▸ Teks yang Diberikan
((

Baca berita dengan sedikit iklan, klik di sini
Mantan Bankir Ditahan
SAIFUDDIEN Hasan, mantan Direktur Utama Bank BNI, bersama dua anak buahnya, Rachmat Wiriaatmadja (mantan direktur treasury dan internasional) dan Suryo Sutanto (mantan direktur korporasi), dikenai status tersangka oleh Kejaksaan Tinggi Medan. Ketiga mantan petinggi BNI itu tersangkut kasus pengucuran kredit ke PT Industri Baja Garuda.
Kasus ini bermula tiga tahun lalu, ketika BNI mengambil alih dari BPPN tagihan ke Baja Garuda senilai Rp 427 miliar. Pembelian aset kredit itu kemudian diikuti pemberian fasilitas kredit baru ke Baja Garuda. ”Ada kredit lagi Rp 190 miliar,” ujar Soehandojo, Kepala Pusat Penerangan Hukum Kejaksaan Agung. Fasilitas baru itu terdiri dari kredit investasi sebesar Rp 140 miliar dan kredit modal kerja Rp 50 miliar.
Setelah menyidik kasus ini sekitar satu bulan, aparat berseragam cokelat mengendus patgulipat dalam pemberian kredit baru kepada Baja Garuda. Bobby Pitoy, pemilik Baja Garuda, diketahui menyambangi Direktur Utama BNI saat itu, Saifuddien, pada 9 Juli 2002. Hanya selang sembilan hari, fasilitas baru itu diteken kedua pihak. Pengucuran itu terlihat janggal karena Baja Garuda seharusnya tak boleh disuapi dana segar, mengingat statusnya sebagai debitor yang pernah dililit kredit macet.
Ketiga mantan Direktur BNI itu pun dipanggil Kejaksaan Tinggi Sumatera Utara, Kamis pekan lalu. Status mereka saat dipanggil sebagai saksi. Setelah diperiksa seharian, mereka ”naik” status jadi tersangka. Dari kubu debitor, pihak kejaksaan telah menahan Paul Chandra, yang disebut sebagai pemilik Baja Garuda. Petinggi Baja Garuda lain, Bobby Pitoy, yang menjabat komisaris, hingga Sabtu pekan lalu masih buron.

))

▸ Perintah
Salinlah kata demi kata bagian teks tentang mantan bankir BNI, mulai dari "Setelah menyidik kasus" dan terus hingga "dililit kredit macet.". Baris-baris data di bawah ini tidak berkaitan dengan teks tentang mantan bankir BNI.

▸ Data yang Disediakan
((

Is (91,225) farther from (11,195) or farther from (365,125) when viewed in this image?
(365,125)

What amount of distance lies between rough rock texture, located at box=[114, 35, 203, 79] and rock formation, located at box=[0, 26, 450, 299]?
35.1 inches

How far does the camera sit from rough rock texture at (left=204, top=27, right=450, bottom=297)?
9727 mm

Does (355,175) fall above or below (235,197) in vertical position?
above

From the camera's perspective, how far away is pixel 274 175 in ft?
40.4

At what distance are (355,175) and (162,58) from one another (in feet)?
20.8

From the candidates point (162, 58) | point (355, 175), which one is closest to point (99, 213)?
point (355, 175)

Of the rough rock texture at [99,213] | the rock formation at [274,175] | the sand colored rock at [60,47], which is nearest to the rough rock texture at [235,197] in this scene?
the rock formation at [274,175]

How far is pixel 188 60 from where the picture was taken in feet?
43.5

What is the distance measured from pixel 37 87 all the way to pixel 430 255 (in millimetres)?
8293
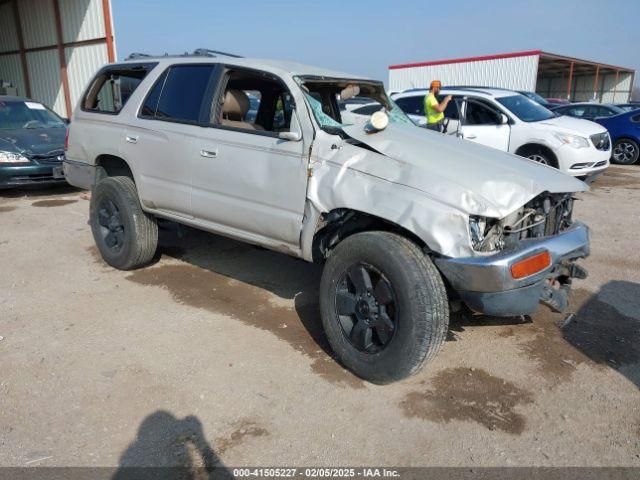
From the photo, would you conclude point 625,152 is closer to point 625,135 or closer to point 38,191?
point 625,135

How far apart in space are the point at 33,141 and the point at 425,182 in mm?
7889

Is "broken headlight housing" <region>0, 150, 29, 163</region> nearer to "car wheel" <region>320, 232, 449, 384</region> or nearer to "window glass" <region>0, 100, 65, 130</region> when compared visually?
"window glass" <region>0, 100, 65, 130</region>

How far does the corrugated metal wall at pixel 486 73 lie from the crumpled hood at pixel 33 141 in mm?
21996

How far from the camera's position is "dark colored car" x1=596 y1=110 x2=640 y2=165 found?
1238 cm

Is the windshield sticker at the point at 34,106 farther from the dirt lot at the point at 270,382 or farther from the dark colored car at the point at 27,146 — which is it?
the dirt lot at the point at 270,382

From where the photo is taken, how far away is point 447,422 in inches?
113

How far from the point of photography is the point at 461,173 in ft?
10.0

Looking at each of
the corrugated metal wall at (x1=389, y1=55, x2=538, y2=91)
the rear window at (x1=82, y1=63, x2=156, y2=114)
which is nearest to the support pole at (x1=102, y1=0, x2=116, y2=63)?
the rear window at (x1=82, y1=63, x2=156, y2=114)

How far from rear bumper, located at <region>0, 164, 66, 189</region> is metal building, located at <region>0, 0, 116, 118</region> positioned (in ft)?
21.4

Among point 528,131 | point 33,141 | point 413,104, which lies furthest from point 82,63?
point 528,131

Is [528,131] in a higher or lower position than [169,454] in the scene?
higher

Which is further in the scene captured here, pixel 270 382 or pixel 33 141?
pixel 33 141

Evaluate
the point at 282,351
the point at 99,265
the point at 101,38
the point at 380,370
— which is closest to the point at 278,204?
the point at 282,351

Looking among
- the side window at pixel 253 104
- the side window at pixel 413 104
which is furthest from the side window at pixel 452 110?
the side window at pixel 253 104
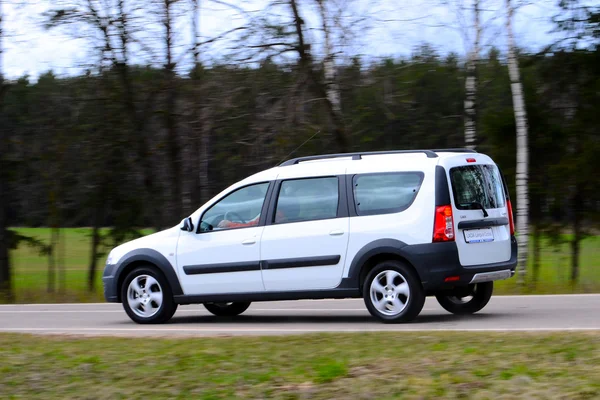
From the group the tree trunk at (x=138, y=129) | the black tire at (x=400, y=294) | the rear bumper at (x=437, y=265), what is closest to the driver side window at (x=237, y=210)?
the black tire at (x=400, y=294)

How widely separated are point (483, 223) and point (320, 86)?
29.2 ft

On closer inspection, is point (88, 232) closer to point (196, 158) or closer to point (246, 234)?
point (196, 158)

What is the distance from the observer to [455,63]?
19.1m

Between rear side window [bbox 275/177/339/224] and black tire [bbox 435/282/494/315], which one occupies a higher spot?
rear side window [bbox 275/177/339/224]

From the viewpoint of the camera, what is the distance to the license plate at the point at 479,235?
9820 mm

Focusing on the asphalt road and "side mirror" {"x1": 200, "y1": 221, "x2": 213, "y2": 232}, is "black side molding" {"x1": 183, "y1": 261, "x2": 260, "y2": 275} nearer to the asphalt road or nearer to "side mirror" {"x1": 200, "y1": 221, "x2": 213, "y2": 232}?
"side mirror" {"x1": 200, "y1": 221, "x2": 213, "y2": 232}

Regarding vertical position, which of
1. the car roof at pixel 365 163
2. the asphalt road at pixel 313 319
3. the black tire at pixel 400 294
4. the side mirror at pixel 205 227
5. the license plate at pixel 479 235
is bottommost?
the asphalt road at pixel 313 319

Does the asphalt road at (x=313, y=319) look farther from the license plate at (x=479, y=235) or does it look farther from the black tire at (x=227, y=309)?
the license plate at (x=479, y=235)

))
((

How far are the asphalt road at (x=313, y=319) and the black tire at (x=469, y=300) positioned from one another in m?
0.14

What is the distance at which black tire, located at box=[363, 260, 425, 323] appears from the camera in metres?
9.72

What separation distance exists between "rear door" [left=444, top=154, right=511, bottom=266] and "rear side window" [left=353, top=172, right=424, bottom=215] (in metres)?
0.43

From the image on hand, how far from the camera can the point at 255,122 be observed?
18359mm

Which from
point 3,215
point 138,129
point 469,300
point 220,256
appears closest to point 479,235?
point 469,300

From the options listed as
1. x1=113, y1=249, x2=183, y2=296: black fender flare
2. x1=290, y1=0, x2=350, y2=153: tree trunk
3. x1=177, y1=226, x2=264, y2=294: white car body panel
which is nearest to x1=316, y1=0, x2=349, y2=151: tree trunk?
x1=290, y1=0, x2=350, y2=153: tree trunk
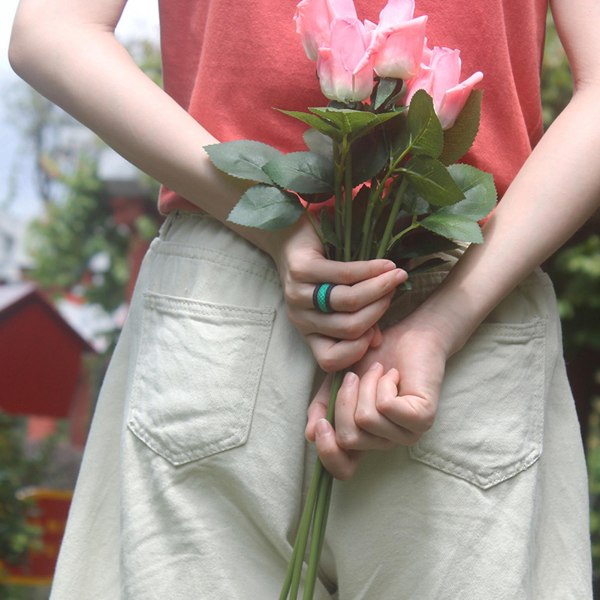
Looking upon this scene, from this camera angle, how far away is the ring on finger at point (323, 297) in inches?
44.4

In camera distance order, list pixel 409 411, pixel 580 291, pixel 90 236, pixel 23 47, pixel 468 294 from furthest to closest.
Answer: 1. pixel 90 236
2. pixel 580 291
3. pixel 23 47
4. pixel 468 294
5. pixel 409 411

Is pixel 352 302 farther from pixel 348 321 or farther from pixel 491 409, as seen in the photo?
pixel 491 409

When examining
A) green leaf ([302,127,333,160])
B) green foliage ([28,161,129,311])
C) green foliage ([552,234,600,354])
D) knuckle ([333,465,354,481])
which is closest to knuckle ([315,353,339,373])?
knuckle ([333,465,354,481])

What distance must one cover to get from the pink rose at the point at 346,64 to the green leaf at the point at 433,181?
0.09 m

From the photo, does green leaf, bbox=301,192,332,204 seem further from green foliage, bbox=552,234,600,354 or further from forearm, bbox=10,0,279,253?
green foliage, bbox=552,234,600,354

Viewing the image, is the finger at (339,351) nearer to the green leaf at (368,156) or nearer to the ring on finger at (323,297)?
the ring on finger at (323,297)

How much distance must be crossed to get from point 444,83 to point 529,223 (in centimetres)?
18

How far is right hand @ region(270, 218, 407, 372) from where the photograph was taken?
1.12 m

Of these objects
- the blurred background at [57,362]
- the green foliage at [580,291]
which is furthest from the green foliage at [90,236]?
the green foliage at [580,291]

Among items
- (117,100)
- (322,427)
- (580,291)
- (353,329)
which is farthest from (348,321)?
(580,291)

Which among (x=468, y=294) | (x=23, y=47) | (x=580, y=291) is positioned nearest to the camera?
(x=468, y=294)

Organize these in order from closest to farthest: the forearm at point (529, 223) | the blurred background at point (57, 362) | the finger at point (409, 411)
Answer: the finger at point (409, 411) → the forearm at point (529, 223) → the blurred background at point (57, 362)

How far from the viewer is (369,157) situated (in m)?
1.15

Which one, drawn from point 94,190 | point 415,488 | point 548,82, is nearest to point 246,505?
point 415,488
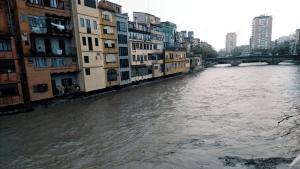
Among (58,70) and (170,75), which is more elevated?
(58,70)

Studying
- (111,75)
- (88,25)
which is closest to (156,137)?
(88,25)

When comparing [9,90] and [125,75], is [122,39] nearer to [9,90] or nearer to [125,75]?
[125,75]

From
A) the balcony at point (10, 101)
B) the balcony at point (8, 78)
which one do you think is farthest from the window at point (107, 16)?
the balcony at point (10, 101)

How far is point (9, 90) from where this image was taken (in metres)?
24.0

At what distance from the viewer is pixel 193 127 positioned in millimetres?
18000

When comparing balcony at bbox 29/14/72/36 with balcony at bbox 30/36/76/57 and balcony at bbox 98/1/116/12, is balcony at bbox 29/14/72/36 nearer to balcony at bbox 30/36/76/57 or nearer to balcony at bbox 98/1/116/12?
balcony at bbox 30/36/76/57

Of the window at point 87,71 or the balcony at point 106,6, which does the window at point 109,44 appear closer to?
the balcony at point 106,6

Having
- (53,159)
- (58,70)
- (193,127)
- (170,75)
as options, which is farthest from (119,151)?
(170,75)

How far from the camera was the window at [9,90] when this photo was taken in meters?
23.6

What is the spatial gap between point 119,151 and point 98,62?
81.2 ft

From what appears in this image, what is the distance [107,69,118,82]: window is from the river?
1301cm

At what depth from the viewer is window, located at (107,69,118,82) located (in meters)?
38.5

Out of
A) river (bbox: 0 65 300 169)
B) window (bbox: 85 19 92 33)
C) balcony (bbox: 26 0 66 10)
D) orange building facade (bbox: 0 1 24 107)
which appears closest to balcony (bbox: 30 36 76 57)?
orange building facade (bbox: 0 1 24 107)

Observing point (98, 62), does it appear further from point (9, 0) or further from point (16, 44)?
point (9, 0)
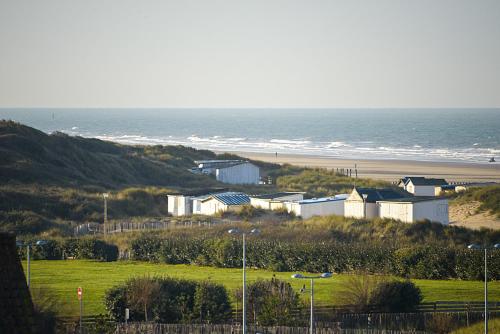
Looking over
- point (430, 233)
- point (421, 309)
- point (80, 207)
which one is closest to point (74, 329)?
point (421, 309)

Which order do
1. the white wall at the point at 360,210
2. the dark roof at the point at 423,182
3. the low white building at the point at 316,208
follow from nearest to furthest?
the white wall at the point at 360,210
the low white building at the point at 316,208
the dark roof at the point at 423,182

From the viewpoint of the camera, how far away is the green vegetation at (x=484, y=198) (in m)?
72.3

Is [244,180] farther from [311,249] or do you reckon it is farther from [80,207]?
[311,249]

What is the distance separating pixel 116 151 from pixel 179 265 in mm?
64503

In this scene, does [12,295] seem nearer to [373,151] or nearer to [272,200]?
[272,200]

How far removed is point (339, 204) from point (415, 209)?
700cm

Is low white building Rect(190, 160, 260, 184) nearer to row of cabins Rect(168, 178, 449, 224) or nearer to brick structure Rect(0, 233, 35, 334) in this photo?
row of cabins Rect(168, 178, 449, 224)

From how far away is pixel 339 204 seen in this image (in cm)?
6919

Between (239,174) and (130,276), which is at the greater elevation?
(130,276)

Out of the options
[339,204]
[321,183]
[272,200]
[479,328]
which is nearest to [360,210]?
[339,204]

))

▸ Penyelesaian Soal
Setelah menyidik kasus ini sekitar satu bulan, aparat berseragam cokelat mengendus patgulipat dalam pemberian kredit baru kepada Baja Garuda. Bobby Pitoy, pemilik Baja Garuda, diketahui menyambangi Direktur Utama BNI saat itu, Saifuddien, pada 9 Juli 2002. Hanya selang sembilan hari, fasilitas baru itu diteken kedua pihak. Pengucuran itu terlihat janggal karena Baja Garuda seharusnya tak boleh disuapi dana segar, mengingat statusnya sebagai debitor yang pernah dililit kredit macet.